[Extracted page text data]
┌──
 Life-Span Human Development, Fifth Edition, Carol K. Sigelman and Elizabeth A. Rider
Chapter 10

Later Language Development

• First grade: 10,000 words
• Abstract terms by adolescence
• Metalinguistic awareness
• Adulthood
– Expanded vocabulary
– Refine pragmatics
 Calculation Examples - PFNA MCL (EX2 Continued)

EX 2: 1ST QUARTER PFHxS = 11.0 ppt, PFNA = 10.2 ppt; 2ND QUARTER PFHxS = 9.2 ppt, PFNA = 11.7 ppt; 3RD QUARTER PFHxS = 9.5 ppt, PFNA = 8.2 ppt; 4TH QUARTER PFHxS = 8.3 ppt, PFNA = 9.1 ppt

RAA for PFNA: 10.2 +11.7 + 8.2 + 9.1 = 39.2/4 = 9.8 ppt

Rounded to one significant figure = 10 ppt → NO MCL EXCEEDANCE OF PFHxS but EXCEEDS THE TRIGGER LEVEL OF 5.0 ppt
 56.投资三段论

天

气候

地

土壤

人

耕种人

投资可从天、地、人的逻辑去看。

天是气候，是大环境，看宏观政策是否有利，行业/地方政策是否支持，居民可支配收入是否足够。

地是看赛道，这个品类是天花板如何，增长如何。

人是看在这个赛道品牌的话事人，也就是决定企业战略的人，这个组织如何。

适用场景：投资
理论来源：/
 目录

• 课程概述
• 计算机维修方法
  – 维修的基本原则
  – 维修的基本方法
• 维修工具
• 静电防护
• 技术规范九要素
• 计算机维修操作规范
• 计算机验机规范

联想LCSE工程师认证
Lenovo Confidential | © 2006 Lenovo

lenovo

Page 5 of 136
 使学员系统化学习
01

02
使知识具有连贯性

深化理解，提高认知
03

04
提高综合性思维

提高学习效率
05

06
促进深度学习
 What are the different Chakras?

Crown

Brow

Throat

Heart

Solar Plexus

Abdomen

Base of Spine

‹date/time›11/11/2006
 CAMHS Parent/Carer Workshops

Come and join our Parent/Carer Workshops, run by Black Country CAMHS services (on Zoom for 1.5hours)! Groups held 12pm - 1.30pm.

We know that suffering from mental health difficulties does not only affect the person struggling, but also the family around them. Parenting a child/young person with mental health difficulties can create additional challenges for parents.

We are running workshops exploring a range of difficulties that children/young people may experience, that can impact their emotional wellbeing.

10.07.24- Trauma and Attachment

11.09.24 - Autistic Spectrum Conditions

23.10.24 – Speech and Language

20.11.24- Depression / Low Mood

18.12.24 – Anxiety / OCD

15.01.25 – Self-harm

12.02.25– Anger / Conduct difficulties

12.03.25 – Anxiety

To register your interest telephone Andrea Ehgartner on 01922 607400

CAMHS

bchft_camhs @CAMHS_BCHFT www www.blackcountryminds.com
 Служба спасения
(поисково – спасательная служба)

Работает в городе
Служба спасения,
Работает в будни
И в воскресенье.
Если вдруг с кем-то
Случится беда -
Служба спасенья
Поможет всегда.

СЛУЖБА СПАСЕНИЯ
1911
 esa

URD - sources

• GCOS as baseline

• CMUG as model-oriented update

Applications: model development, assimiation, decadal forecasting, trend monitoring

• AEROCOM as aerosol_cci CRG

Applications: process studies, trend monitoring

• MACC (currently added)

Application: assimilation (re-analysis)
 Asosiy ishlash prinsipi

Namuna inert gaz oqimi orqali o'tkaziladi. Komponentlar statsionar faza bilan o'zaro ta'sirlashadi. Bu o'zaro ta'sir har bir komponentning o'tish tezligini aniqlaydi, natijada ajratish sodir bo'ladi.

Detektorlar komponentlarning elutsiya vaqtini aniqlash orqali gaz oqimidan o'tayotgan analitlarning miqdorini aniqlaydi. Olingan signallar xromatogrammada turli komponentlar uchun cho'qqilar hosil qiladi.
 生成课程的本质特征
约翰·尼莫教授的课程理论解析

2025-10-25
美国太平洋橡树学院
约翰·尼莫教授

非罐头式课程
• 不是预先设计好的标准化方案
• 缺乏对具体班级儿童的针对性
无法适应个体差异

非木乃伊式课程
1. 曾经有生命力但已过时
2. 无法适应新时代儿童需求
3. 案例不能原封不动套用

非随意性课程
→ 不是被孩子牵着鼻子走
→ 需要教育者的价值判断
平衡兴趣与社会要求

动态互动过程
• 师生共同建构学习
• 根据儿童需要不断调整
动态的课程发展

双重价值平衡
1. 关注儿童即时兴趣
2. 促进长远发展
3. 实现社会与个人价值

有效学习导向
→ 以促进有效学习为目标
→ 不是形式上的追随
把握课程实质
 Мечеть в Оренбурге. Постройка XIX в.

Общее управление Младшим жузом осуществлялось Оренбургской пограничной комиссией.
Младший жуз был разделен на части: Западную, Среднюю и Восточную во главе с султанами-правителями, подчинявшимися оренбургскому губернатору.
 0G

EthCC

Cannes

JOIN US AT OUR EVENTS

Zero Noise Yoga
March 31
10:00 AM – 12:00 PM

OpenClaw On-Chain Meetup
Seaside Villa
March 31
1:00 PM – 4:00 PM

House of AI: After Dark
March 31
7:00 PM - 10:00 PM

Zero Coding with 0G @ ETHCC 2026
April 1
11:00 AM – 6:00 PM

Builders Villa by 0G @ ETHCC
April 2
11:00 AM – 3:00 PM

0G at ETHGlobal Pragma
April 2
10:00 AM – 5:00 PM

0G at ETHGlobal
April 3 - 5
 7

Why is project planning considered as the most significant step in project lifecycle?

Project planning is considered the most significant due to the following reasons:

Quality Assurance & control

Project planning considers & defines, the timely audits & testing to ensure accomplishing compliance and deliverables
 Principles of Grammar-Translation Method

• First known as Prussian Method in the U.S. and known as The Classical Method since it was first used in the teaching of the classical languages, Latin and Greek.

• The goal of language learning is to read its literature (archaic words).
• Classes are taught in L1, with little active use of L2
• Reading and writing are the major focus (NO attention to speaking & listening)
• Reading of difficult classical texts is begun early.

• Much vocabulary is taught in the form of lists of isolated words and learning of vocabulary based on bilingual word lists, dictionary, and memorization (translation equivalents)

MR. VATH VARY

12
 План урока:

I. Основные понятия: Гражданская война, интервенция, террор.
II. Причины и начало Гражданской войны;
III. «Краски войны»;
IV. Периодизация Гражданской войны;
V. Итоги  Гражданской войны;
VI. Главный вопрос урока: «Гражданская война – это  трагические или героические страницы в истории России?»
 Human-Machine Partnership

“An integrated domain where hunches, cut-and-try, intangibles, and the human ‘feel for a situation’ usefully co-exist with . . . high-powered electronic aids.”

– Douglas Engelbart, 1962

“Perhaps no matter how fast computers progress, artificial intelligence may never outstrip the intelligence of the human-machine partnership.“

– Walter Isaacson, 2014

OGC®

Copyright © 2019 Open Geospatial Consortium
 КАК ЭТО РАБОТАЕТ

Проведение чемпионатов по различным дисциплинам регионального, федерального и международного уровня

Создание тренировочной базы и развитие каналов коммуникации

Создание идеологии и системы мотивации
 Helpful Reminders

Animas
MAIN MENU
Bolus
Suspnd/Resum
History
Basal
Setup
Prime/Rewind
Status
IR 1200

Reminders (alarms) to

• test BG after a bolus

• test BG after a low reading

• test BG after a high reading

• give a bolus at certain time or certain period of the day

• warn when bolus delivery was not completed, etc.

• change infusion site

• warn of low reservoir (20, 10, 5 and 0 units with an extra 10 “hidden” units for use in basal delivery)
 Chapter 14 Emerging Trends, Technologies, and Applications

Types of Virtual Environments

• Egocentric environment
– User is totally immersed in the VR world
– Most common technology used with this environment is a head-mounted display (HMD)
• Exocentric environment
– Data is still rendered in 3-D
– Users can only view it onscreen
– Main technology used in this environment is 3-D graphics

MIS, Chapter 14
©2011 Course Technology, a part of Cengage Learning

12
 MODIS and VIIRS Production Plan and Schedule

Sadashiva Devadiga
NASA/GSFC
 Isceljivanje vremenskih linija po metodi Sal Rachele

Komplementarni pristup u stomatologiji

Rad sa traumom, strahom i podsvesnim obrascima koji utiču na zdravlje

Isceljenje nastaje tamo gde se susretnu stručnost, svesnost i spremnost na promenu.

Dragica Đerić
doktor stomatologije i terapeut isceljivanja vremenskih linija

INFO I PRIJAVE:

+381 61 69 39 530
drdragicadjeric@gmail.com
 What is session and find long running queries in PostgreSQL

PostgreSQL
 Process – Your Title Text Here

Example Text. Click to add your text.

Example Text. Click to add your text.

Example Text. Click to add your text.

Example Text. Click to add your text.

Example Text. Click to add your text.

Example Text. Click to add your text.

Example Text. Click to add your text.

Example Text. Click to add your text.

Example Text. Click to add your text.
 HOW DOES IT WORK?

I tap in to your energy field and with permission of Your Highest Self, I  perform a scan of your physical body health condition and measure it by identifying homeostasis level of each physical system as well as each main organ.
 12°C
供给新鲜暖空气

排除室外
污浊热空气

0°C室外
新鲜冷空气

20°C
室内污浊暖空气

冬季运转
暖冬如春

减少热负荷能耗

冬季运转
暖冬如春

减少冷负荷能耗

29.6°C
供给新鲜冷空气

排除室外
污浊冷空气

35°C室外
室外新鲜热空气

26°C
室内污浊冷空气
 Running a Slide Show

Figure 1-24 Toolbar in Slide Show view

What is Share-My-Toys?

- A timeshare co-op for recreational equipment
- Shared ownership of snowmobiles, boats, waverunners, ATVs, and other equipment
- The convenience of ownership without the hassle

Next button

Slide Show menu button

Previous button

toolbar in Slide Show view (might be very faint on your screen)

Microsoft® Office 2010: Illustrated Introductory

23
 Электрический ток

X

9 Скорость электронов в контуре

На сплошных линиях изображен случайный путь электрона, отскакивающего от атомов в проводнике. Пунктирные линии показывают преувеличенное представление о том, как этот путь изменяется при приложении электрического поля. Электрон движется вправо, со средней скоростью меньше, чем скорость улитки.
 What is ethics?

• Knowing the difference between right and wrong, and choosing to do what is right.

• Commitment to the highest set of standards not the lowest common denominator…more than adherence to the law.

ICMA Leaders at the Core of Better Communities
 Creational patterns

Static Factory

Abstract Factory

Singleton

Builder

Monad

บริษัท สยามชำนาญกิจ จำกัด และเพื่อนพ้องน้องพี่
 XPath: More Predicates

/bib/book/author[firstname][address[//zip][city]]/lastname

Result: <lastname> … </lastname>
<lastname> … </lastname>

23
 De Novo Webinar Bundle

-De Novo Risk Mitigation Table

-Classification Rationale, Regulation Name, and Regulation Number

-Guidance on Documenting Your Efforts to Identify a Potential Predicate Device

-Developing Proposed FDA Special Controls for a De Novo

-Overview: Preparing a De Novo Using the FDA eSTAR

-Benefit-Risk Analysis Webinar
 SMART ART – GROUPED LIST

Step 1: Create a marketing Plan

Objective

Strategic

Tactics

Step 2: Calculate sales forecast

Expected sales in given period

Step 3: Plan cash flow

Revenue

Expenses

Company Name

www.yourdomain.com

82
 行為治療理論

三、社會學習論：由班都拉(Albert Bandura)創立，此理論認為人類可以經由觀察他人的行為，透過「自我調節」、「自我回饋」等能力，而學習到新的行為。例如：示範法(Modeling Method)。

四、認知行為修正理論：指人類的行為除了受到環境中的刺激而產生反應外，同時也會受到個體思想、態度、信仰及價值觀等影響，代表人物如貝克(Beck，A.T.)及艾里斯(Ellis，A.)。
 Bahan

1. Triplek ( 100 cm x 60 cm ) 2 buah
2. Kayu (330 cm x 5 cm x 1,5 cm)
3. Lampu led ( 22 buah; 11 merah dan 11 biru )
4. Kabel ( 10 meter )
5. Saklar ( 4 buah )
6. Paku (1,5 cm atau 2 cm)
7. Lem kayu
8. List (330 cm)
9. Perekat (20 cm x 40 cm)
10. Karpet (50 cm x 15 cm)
└──
REQUIREMENT » Please output exactly the lines between the one holding "MODIS and VIIRS Production Plan and Schedule" and the one holding "drdragicadjeric@gmail.com" in the records above, inclusive, and nothing more.

ANSWER SECTION »
 MODIS and VIIRS Production Plan and Schedule

Sadashiva Devadiga
NASA/GSFC
 Isceljivanje vremenskih linija po metodi Sal Rachele

Komplementarni pristup u stomatologiji

Rad sa traumom, strahom i podsvesnim obrascima koji utiču na zdravlje

Isceljenje nastaje tamo gde se susretnu stručnost, svesnost i spremnost na promenu.

Dragica Đerić
doktor stomatologije i terapeut isceljivanja vremenskih linija

INFO I PRIJAVE:

+381 61 69 39 530
drdragicadjeric@gmail.com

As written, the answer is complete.